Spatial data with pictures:
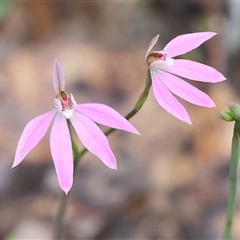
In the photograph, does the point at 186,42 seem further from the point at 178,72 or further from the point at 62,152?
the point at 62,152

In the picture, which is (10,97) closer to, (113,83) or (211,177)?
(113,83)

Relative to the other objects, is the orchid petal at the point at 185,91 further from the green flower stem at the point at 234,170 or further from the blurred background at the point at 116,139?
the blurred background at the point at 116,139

---

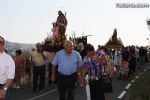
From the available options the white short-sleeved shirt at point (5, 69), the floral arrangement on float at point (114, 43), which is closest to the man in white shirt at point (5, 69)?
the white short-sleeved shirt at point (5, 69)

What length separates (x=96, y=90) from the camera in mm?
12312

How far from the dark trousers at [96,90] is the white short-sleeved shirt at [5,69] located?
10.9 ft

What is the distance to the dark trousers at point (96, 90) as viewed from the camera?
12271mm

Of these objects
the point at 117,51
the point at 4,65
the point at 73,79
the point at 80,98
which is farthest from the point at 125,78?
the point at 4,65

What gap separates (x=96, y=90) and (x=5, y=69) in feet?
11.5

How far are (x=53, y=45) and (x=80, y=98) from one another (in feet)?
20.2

Prompt — Please pull out every line of the rows above that contains the string "short", treating uppercase and lowercase as different.

Task output —
From the available options the white short-sleeved shirt at point (5, 69), the floral arrangement on float at point (114, 43), which is closest to the man in white shirt at point (5, 69)?
the white short-sleeved shirt at point (5, 69)
How far from the dark trousers at [96,90] is the white short-sleeved shirt at [5,69] located?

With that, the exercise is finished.